Stored data:
================

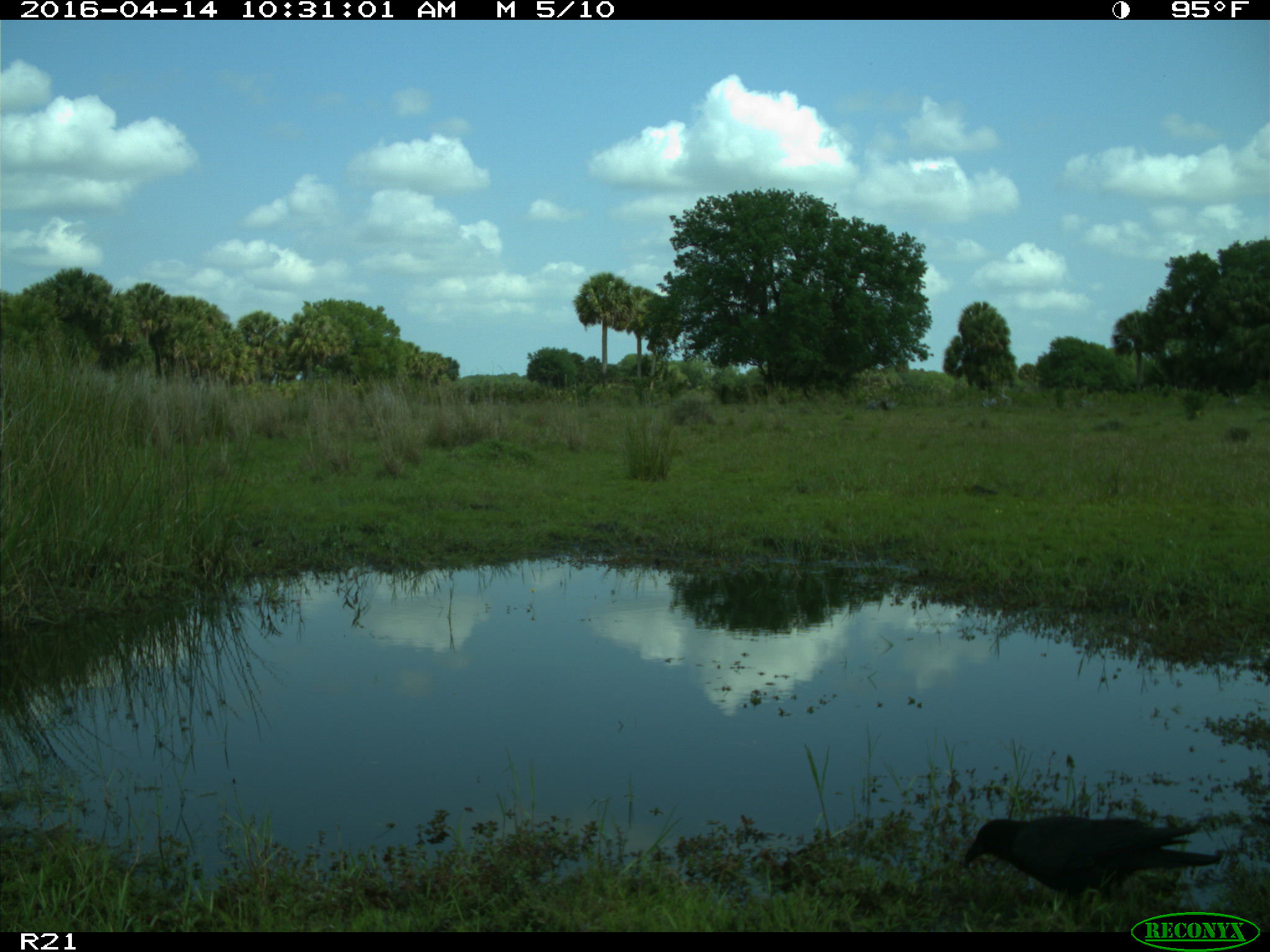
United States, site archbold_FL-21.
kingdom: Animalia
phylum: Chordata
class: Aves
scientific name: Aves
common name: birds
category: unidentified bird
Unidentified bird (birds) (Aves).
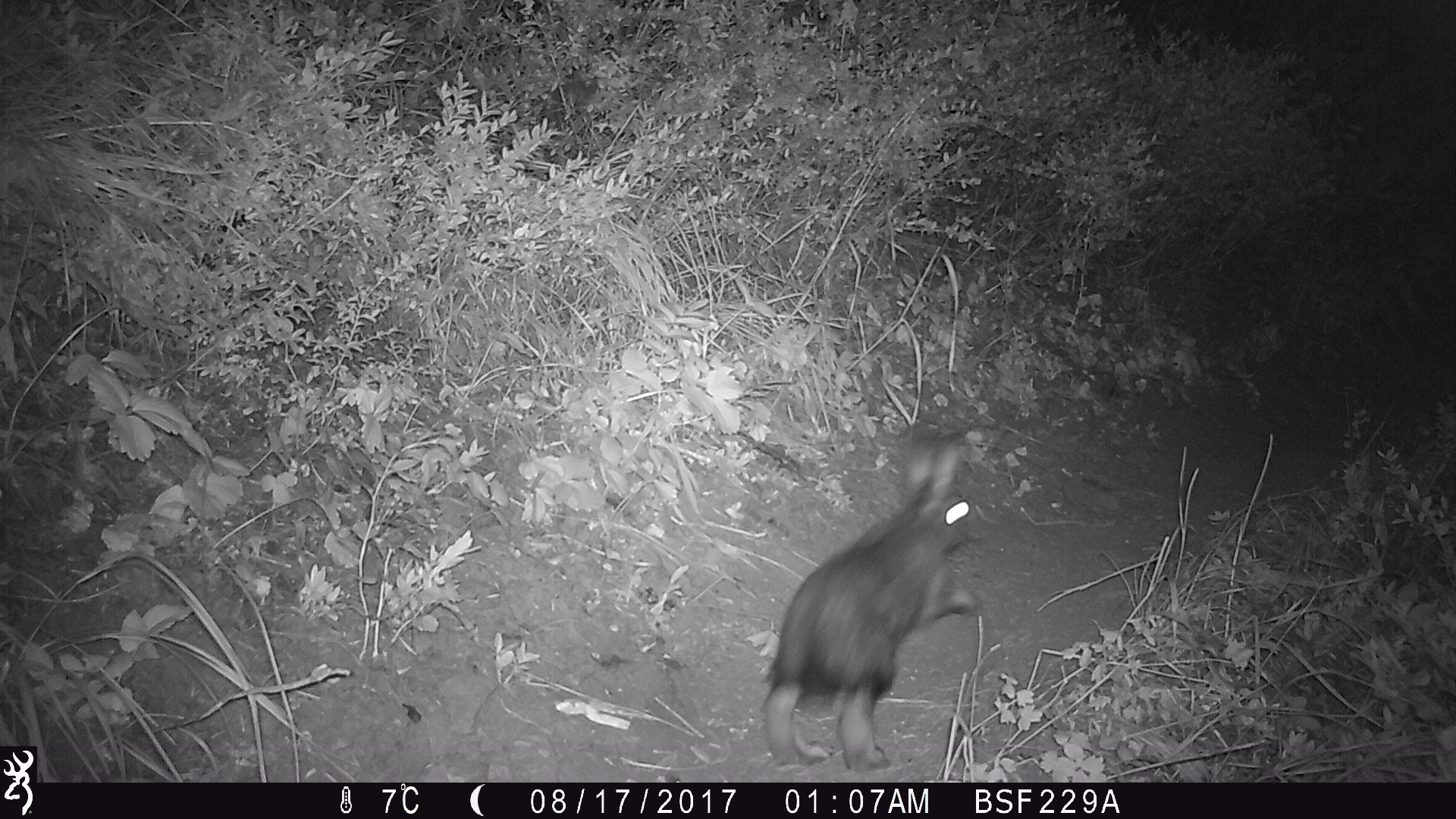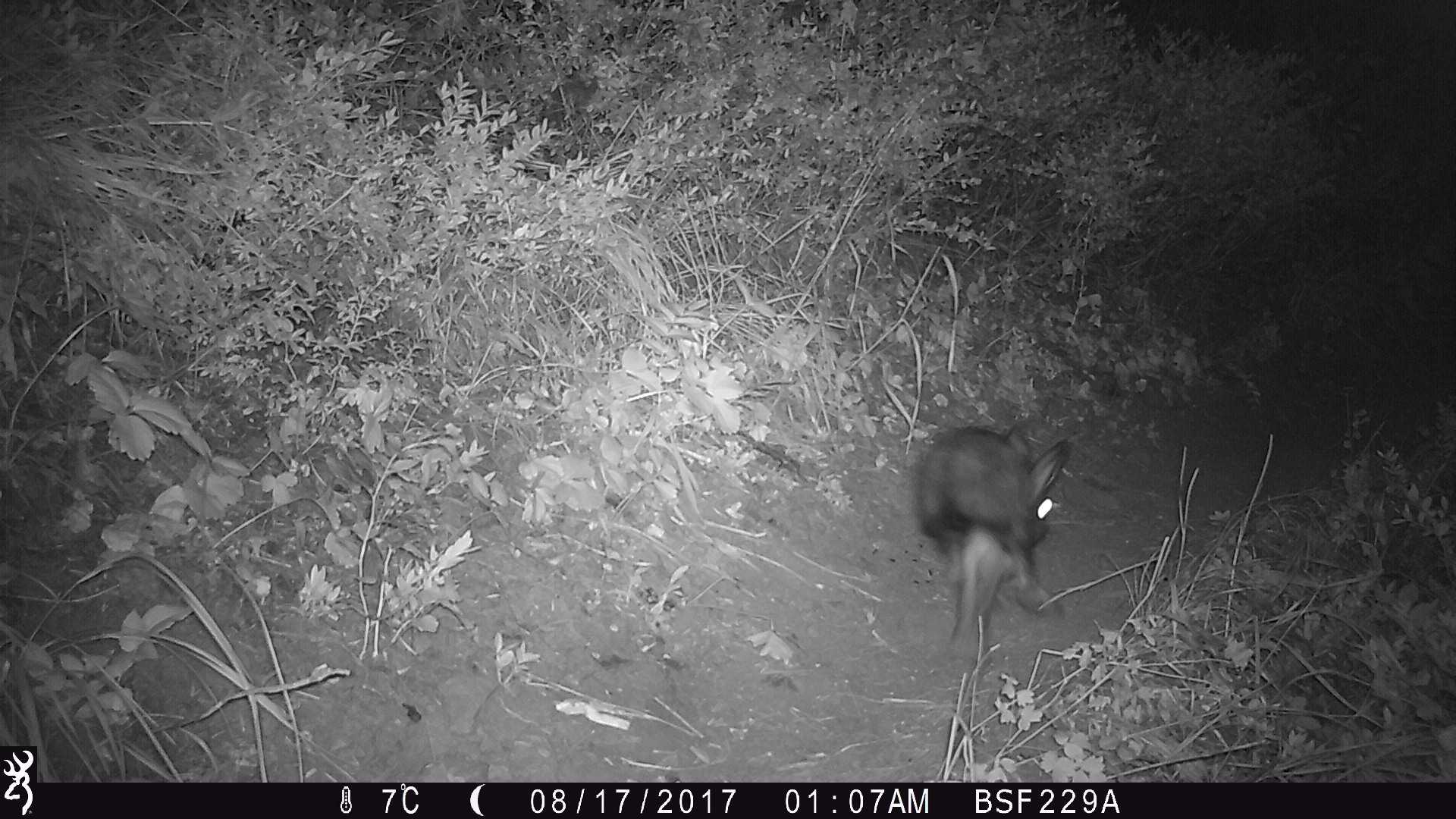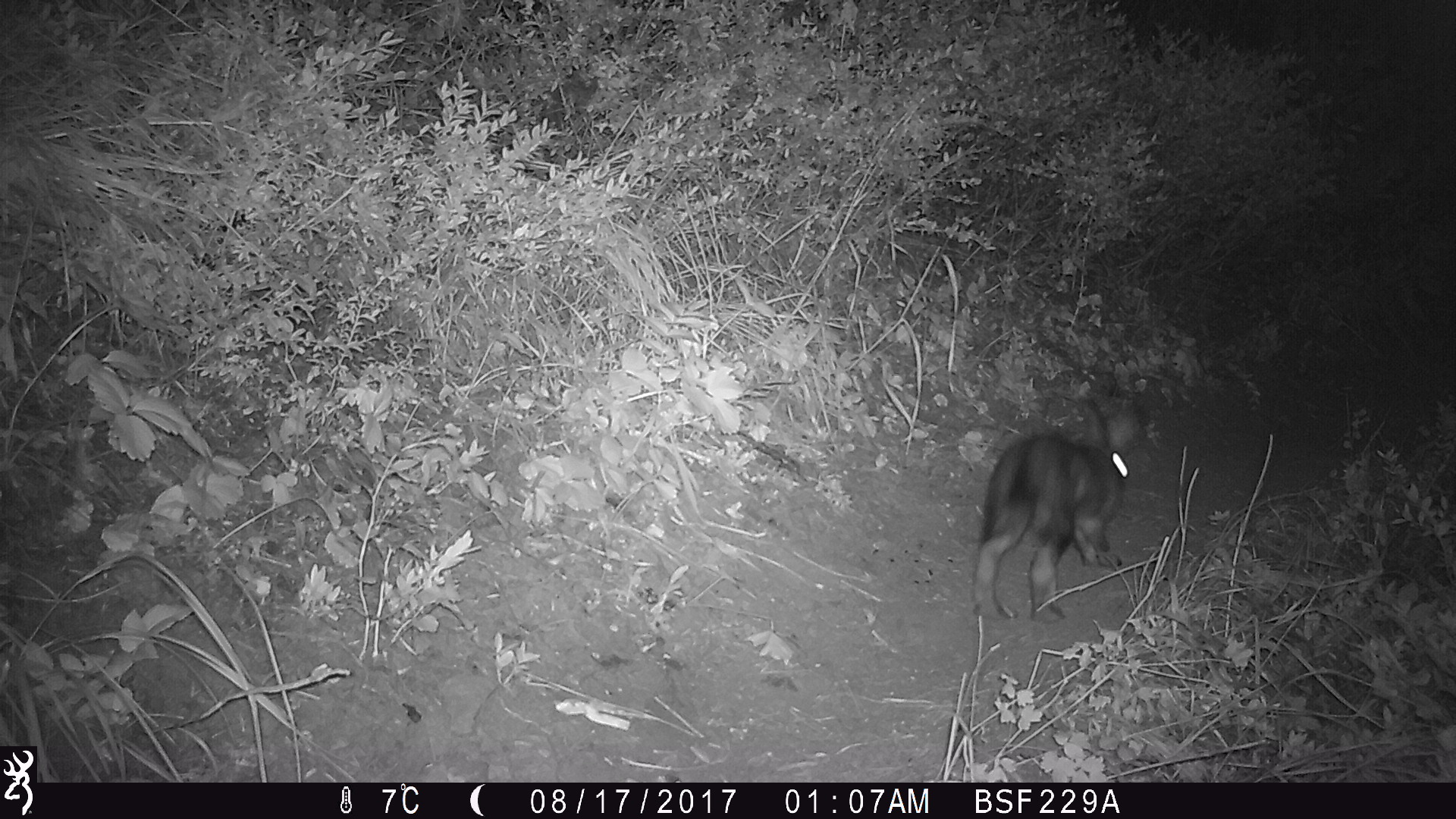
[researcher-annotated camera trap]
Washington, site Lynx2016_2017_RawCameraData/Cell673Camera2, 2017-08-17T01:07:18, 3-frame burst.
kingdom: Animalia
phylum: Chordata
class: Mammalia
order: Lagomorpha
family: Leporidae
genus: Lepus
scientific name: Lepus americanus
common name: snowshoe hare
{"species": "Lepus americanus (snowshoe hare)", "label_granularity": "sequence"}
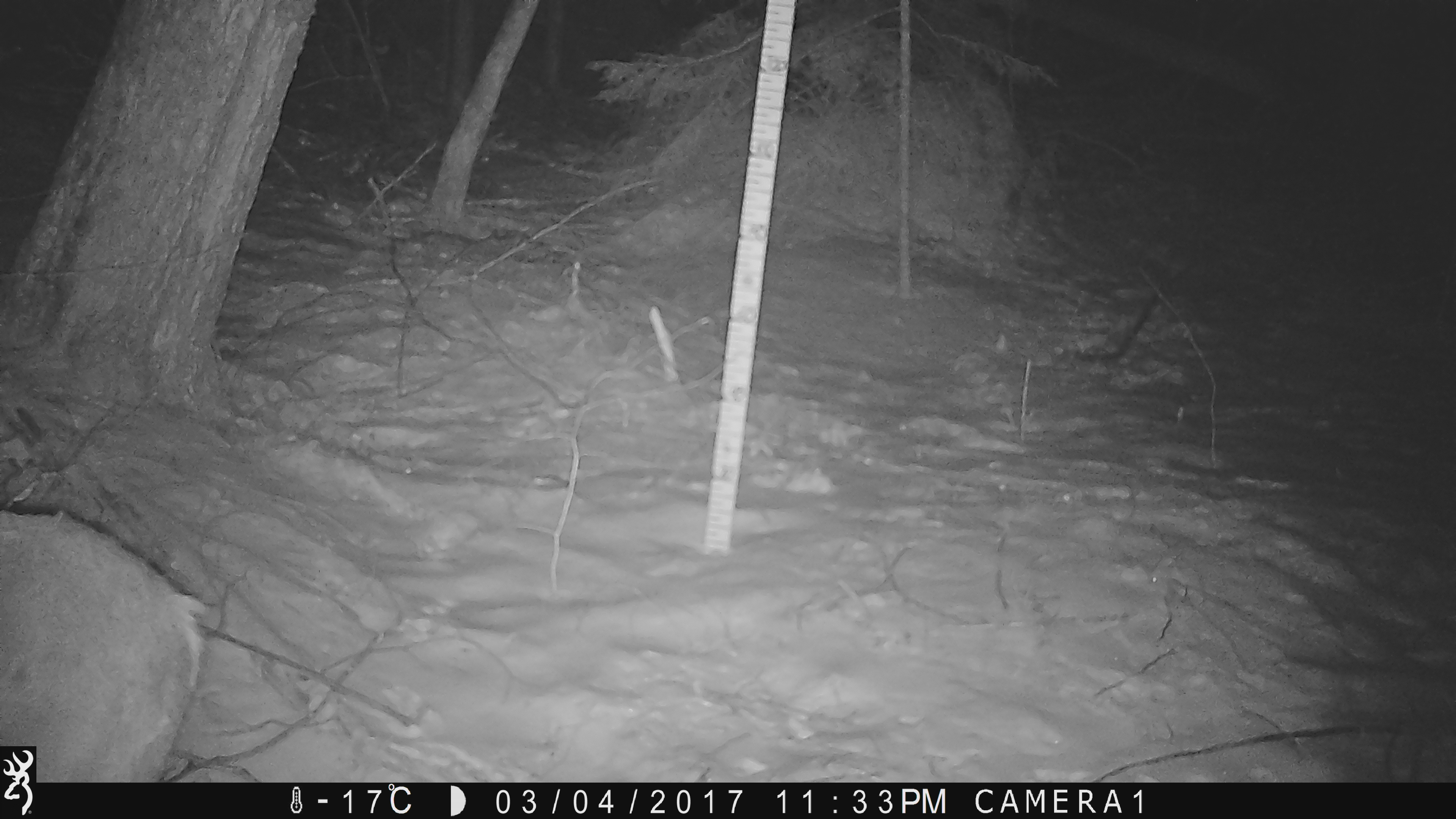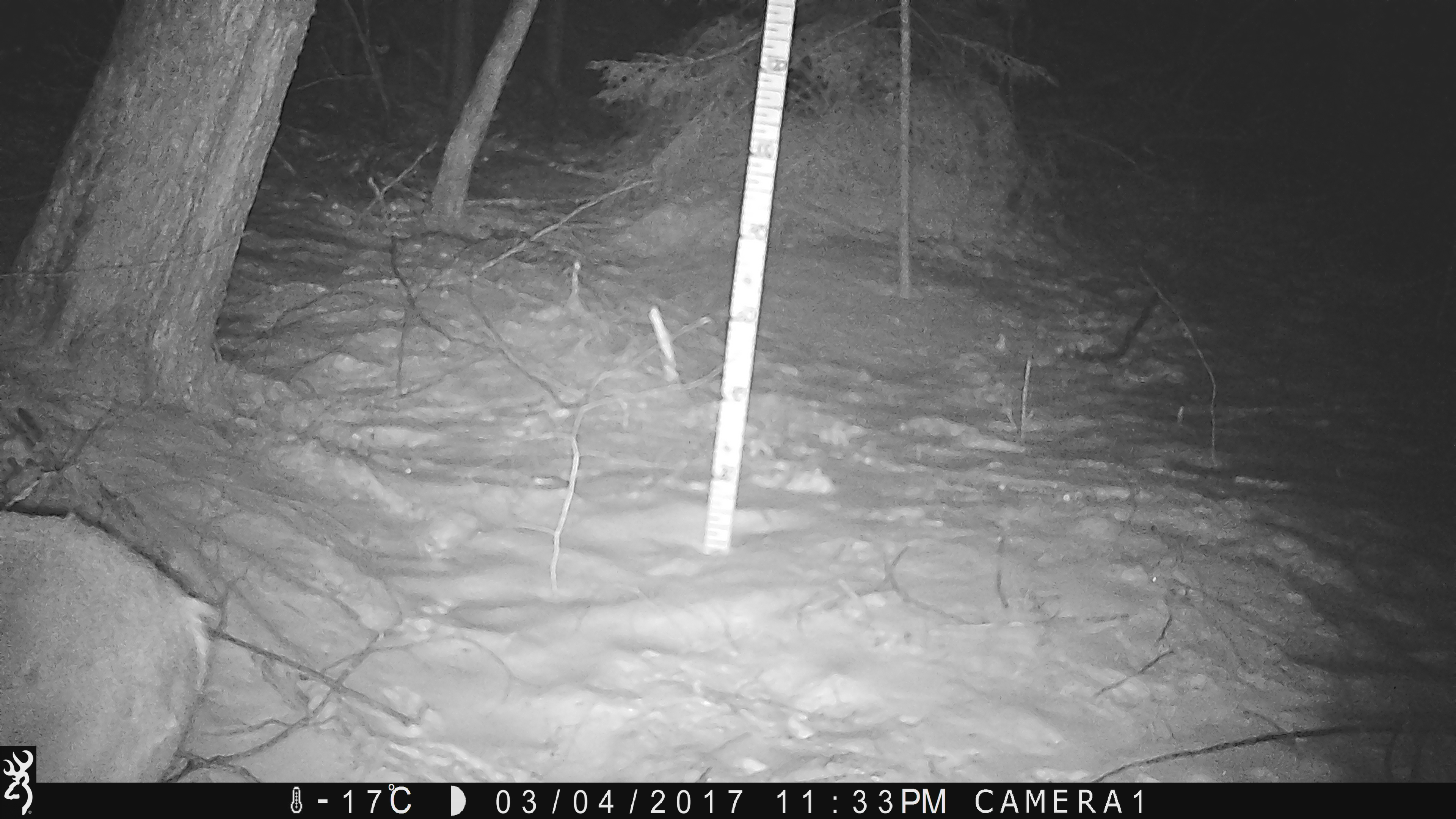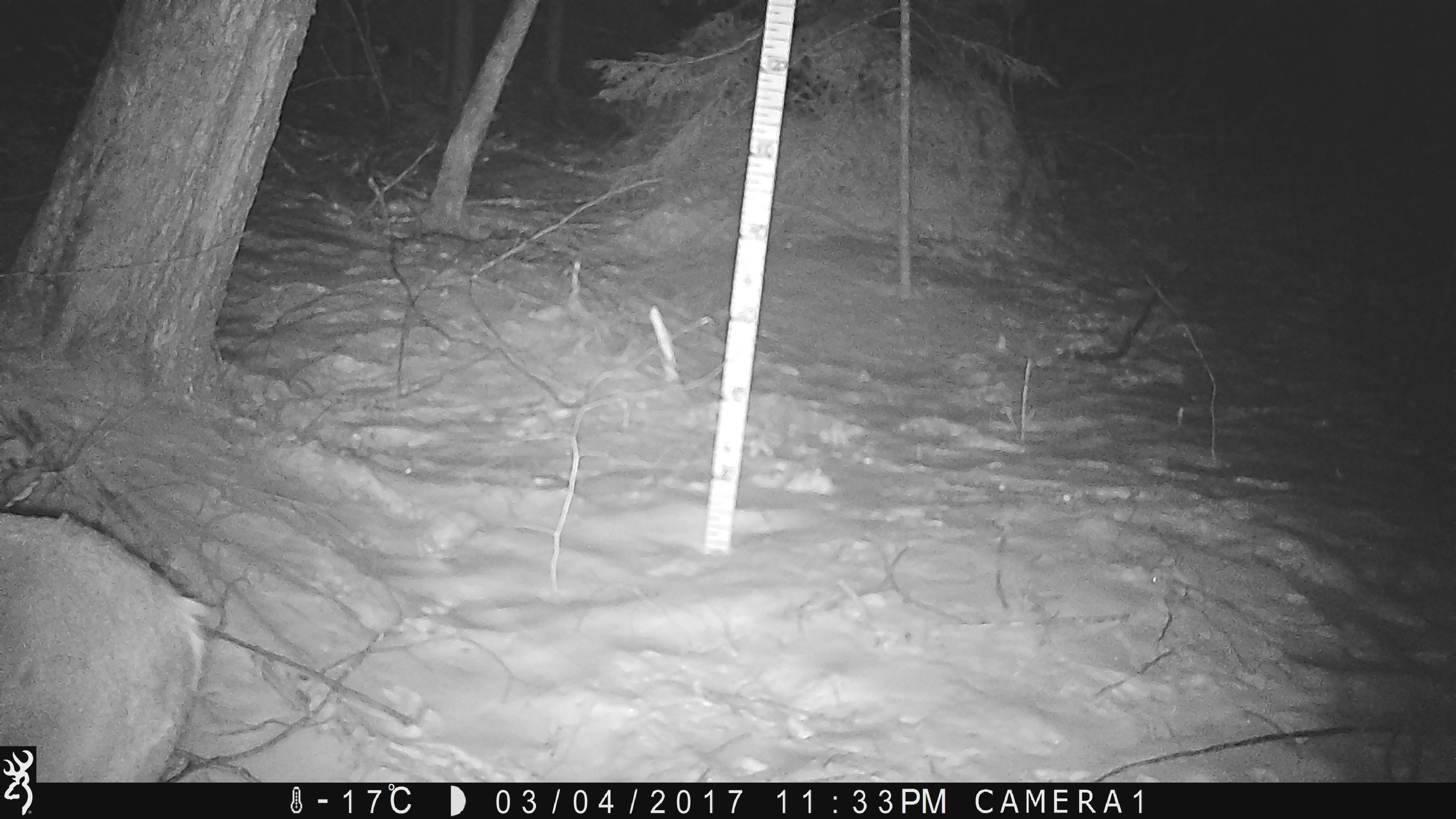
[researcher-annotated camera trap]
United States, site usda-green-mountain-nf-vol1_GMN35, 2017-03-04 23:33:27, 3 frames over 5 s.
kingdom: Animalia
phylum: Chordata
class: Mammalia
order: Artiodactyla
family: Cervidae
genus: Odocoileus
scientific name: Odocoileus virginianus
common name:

================

§ WHAT THE EXERCISE ASKS:
Retype each line above precisely, please. Skip anything that is a picture.

§ RESPONSE FOR THIS EXERCISE:
United States, site archbold_FL-21.
kingdom: Animalia
phylum: Chordata
class: Aves
scientific name: Aves
common name: birds
category: unidentified bird
Unidentified bird (birds) (Aves).
[researcher-annotated camera trap]
Washington, site Lynx2016_2017_RawCameraData/Cell673Camera2, 2017-08-17T01:07:18, 3-frame burst.
kingdom: Animalia
phylum: Chordata
class: Mammalia
order: Lagomorpha
family: Leporidae
genus: Lepus
scientific name: Lepus americanus
common name: snowshoe hare
{"species": "Lepus americanus (snowshoe hare)", "label_granularity": "sequence"}
[researcher-annotated camera trap]
United States, site usda-green-mountain-nf-vol1_GMN35, 2017-03-04 23:33:27, 3 frames over 5 s.
kingdom: Animalia
phylum: Chordata
class: Mammalia
order: Artiodactyla
family: Cervidae
genus: Odocoileus
scientific name: Odocoileus virginianus
common name:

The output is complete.